Jewel: Interview
The overall mood of your new record, Goodbye Alice in Wonderland, seems to live in lyrics like "There's a difference between dreaming and pretending."Yes. A lot of the record deals with having the willingness to find the truth instead of wanting to escape in a constant fairy tale. Children are told so many fairy tales, and then life really works out differently and I think it causes a lot of us to become cynical or bitter because life never quite adds up to this continuously satisfied, happy world. We're constantly trying to escape our circumstance to get to this utopia that I don't think really exists.
But, like Alice, one's point of view changes.
Yeah. What fascinates me about Alice in Wonderland is that it really was a self-imposed trip that she took. You know, she drank the elixir, she chose to live in that world and there's a lot of ways in my own life that I've chosen to escape and not really deal with what was real.
Are you, as a more mature artist and person, on the other side of those myths now?
You know, it's funny. It's like a cruel joke. I feel like each of us is destined to live the same life over and over within one lifetime.
Ugh, tell me about it.
I feel like the things I'm writing about now are the same things I was writing about in Pieces of You. Am I loved? What is love, you know? Each of our lives is shockingly similar. Only the details change, you know? I mean, I lived in a car and now I'm on a tour bus. The details change, but they're really details.
It's just more wheels, isn't it?
Yeah. And hey, there's plumbing in here, so I'm way ahead.
Speaking of details, do you have any belt-buckle bling, now that you're with rodeo champ Ty Murray?
Yes, I do. I have one of Ty's world championship all-around buckles. I also have one of his world championship bull-riding buckles.
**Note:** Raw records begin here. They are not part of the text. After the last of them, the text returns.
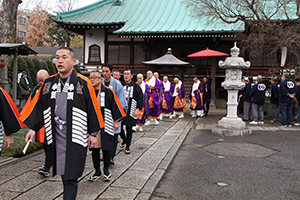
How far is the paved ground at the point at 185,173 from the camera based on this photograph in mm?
4027

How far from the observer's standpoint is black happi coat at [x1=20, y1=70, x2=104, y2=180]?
121 inches

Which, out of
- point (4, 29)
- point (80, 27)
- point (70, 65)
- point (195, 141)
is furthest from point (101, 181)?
point (80, 27)

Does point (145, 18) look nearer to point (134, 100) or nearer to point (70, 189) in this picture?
point (134, 100)

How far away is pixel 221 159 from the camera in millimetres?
5980

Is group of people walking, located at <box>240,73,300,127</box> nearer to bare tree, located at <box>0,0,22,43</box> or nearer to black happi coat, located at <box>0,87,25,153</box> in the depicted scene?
black happi coat, located at <box>0,87,25,153</box>

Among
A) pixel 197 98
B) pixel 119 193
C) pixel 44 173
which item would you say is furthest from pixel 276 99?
pixel 44 173

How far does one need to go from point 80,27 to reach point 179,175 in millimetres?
16866

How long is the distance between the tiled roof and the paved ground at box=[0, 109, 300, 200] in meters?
10.5

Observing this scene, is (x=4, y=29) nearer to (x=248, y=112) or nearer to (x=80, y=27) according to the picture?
(x=80, y=27)

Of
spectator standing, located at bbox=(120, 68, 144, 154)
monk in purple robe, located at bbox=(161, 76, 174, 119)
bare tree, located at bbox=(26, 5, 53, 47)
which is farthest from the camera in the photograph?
bare tree, located at bbox=(26, 5, 53, 47)

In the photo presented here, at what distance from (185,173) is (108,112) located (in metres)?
1.77

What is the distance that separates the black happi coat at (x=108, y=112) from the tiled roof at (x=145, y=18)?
12769mm

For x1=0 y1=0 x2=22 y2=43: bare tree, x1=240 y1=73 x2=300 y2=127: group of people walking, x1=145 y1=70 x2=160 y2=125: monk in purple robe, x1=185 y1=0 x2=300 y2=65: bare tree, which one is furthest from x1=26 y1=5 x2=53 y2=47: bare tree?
x1=240 y1=73 x2=300 y2=127: group of people walking

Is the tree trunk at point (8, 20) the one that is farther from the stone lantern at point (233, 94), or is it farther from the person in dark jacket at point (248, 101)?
the person in dark jacket at point (248, 101)
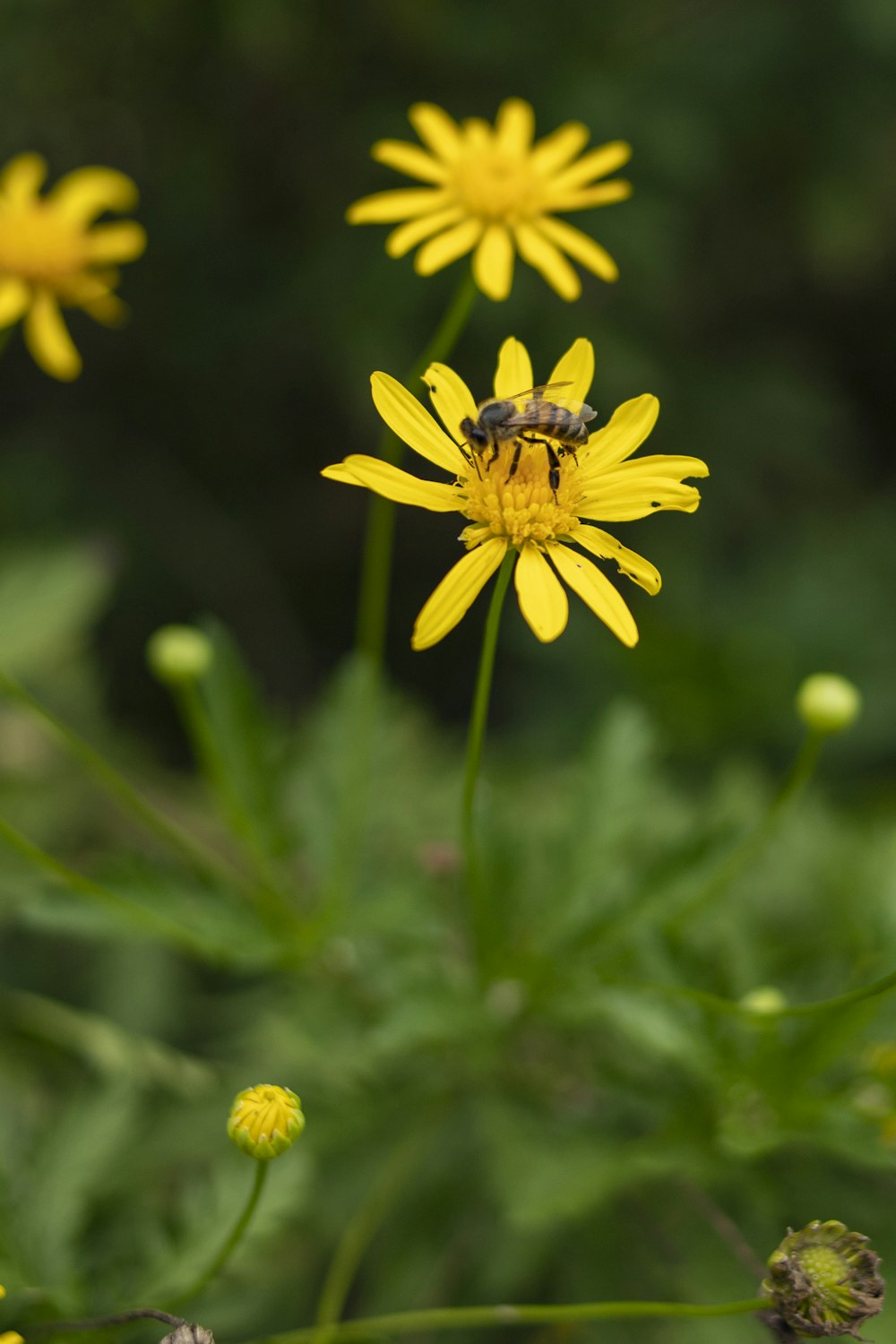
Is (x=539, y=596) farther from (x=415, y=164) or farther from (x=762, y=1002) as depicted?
(x=415, y=164)

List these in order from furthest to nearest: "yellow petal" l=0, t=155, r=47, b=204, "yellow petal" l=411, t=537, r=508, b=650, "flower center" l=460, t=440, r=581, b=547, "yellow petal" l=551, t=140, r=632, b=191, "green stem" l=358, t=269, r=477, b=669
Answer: "yellow petal" l=0, t=155, r=47, b=204
"yellow petal" l=551, t=140, r=632, b=191
"green stem" l=358, t=269, r=477, b=669
"flower center" l=460, t=440, r=581, b=547
"yellow petal" l=411, t=537, r=508, b=650

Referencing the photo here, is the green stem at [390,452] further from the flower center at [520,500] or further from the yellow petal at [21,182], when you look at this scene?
the yellow petal at [21,182]

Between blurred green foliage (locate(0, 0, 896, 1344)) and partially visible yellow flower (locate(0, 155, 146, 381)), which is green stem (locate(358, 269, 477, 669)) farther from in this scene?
partially visible yellow flower (locate(0, 155, 146, 381))

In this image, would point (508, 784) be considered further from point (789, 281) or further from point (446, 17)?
point (789, 281)

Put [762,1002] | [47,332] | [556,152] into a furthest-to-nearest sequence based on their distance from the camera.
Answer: [47,332] < [556,152] < [762,1002]

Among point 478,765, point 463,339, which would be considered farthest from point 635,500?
point 463,339

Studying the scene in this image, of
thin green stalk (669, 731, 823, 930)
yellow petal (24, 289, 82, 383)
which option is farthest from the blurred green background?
thin green stalk (669, 731, 823, 930)

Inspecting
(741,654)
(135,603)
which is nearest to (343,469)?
(741,654)
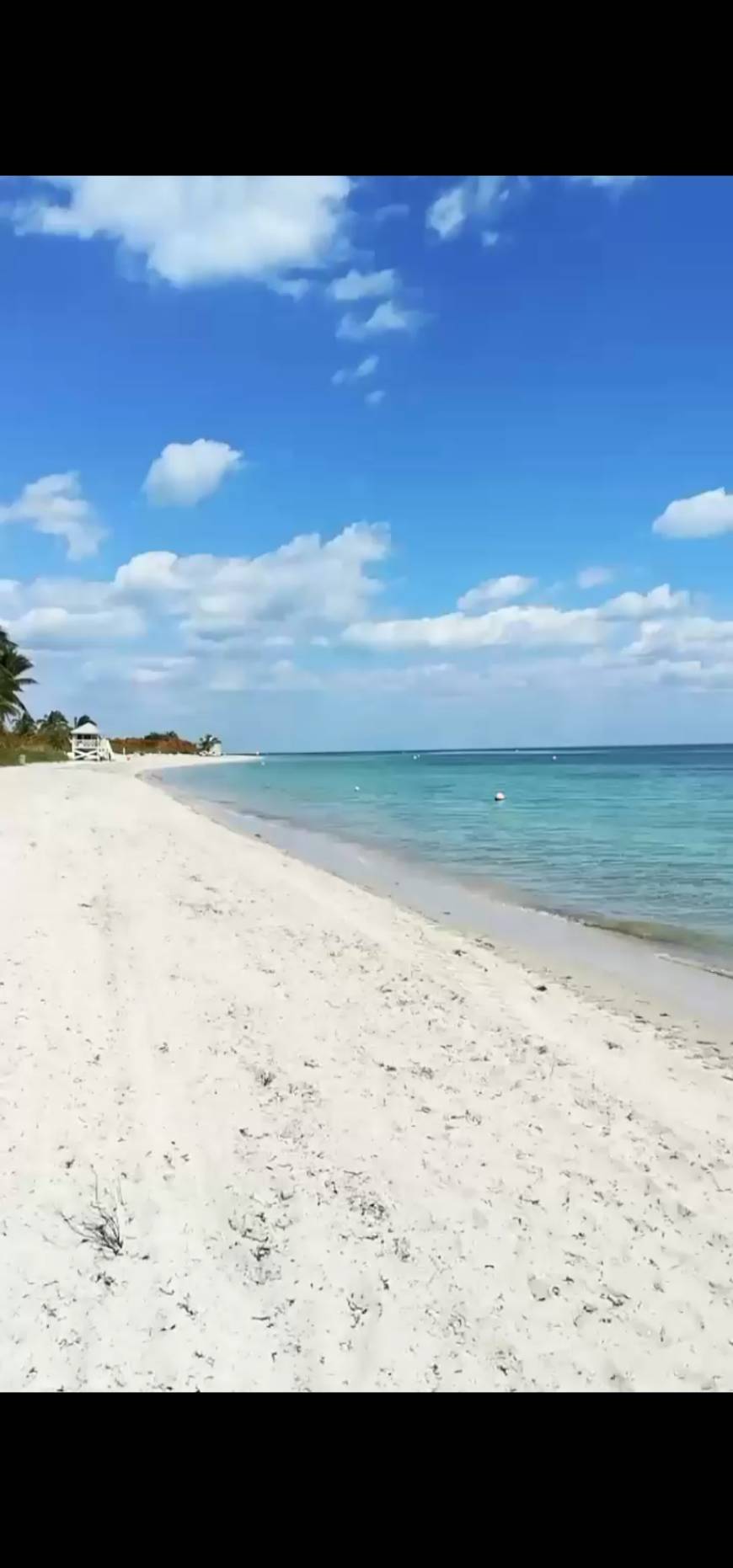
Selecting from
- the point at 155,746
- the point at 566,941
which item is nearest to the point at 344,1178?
the point at 566,941

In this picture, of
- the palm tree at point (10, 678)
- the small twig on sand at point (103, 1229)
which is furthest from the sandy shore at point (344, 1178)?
the palm tree at point (10, 678)

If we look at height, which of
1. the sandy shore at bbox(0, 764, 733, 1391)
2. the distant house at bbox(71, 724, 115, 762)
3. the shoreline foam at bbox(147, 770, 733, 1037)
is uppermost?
the distant house at bbox(71, 724, 115, 762)

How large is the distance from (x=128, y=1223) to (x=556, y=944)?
7.57 meters

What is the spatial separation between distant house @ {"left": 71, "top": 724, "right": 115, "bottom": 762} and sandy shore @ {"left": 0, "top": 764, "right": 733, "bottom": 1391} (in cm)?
7218

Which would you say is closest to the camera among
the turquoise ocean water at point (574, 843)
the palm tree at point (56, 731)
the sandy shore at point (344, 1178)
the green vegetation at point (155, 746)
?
the sandy shore at point (344, 1178)

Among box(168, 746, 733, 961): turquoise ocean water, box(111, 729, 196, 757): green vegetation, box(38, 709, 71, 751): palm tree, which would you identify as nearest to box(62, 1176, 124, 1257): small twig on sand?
box(168, 746, 733, 961): turquoise ocean water

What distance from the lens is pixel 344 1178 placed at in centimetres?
420

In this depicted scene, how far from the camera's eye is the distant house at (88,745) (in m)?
78.2

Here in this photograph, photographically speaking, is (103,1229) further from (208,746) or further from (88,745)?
(208,746)

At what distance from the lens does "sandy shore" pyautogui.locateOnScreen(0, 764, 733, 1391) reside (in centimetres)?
305

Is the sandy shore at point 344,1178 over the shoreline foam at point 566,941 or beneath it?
over

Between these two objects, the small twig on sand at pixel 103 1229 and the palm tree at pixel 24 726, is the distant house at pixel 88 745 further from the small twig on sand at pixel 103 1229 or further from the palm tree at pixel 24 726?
the small twig on sand at pixel 103 1229

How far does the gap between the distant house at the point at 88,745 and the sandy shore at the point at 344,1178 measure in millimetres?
72183

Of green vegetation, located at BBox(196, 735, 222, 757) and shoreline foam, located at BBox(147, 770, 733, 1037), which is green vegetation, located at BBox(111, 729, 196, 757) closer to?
green vegetation, located at BBox(196, 735, 222, 757)
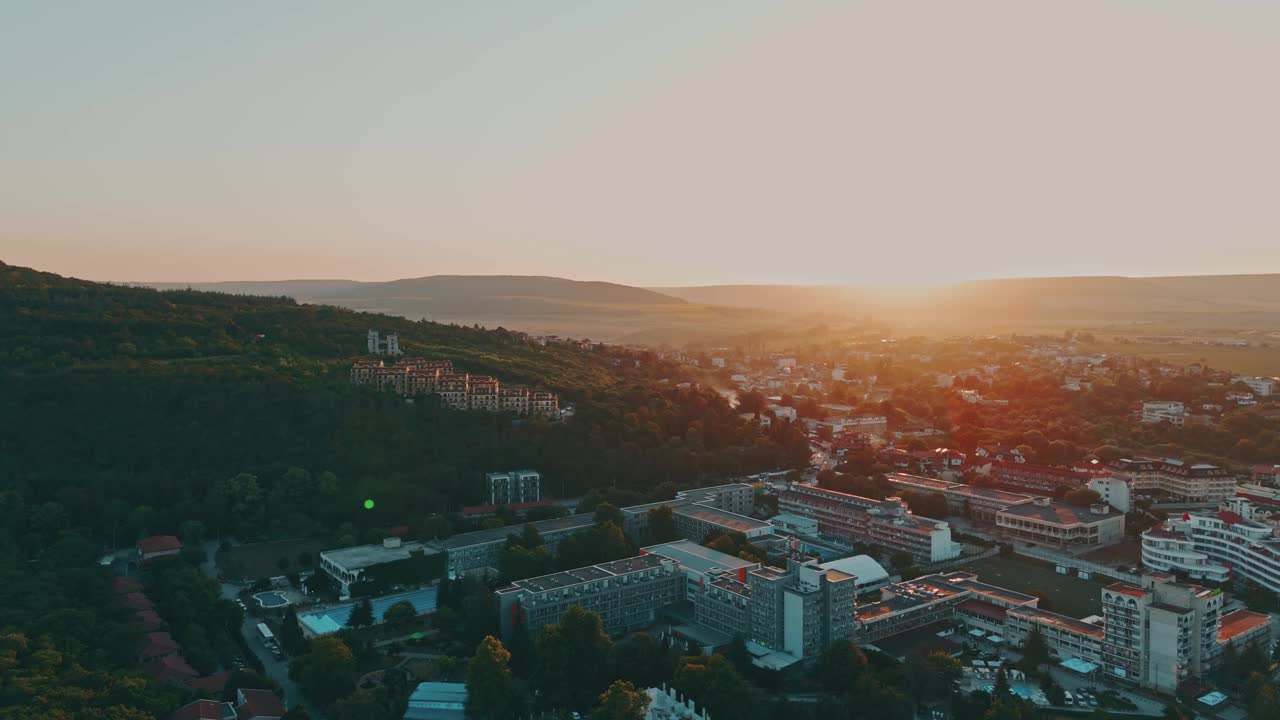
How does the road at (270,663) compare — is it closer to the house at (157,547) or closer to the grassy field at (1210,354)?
the house at (157,547)

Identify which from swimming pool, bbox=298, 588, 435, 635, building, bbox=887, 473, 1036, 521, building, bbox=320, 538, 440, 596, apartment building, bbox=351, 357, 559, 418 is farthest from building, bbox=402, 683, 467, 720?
building, bbox=887, 473, 1036, 521

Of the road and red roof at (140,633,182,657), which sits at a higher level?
red roof at (140,633,182,657)

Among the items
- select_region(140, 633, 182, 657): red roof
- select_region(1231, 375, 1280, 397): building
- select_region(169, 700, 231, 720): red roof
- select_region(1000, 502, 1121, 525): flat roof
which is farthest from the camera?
select_region(1231, 375, 1280, 397): building

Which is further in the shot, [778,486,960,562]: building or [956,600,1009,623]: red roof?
[778,486,960,562]: building

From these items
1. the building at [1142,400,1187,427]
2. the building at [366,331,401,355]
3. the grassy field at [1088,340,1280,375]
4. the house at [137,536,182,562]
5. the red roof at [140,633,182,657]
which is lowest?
the red roof at [140,633,182,657]

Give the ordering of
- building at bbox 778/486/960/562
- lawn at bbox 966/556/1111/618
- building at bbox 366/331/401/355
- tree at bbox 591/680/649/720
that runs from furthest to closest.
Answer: building at bbox 366/331/401/355 → building at bbox 778/486/960/562 → lawn at bbox 966/556/1111/618 → tree at bbox 591/680/649/720

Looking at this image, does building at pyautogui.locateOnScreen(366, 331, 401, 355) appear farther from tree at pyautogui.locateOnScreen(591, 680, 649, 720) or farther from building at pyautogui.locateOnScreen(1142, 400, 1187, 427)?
building at pyautogui.locateOnScreen(1142, 400, 1187, 427)

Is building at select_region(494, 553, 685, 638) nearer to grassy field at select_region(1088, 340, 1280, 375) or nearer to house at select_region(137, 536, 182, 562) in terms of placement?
house at select_region(137, 536, 182, 562)
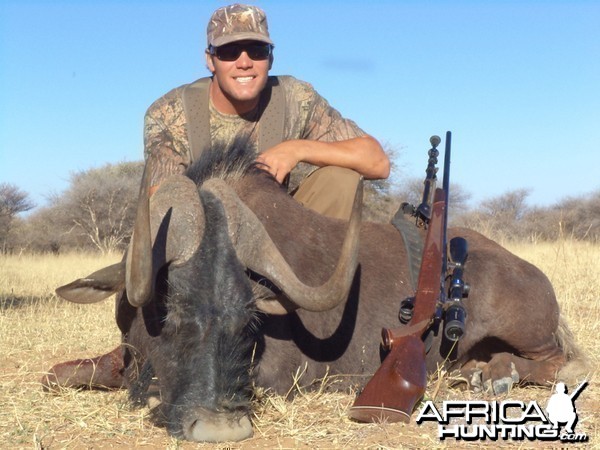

You also have a mechanical bull on the ranch [in Stevensville, Texas].
Oh, yeah.
Does Ty get on and just get bored?
You know, not really. We only do it when, you know, we've all had too many Keystone Lights and everybody heads to the barn, you know.
Interesting. So you basically handicap him with beer.
It doesn't handicap him. He's really good. But it's just like when we have guests over, you know, and we have a barbecue, everybody will head up there and he'll run the machine and everybody else will get on it.
That's the most dangerous barbecue I've ever heard of.
It's not dangerous. There's a pad for you to land on. It's soft.
Uh, OK.
It's not alive. It isn't gonna charge you and stab you with the horns. So all you gotta do is fall on a pillow.
But during the recording, it almost threatened your producer Rob Cavallo's life.
No, he did good. It was just cute, you know. Him and my engineer both got on the bucking machine and they were like, "My hand's killing me!"
Record producers are not known for their athleticism, generally.
Yeah. The only exercise most musicians got was running away from jocks.
I suppose it'd be tough for a guy to tell his friends he got wounded on Jewel's ranch.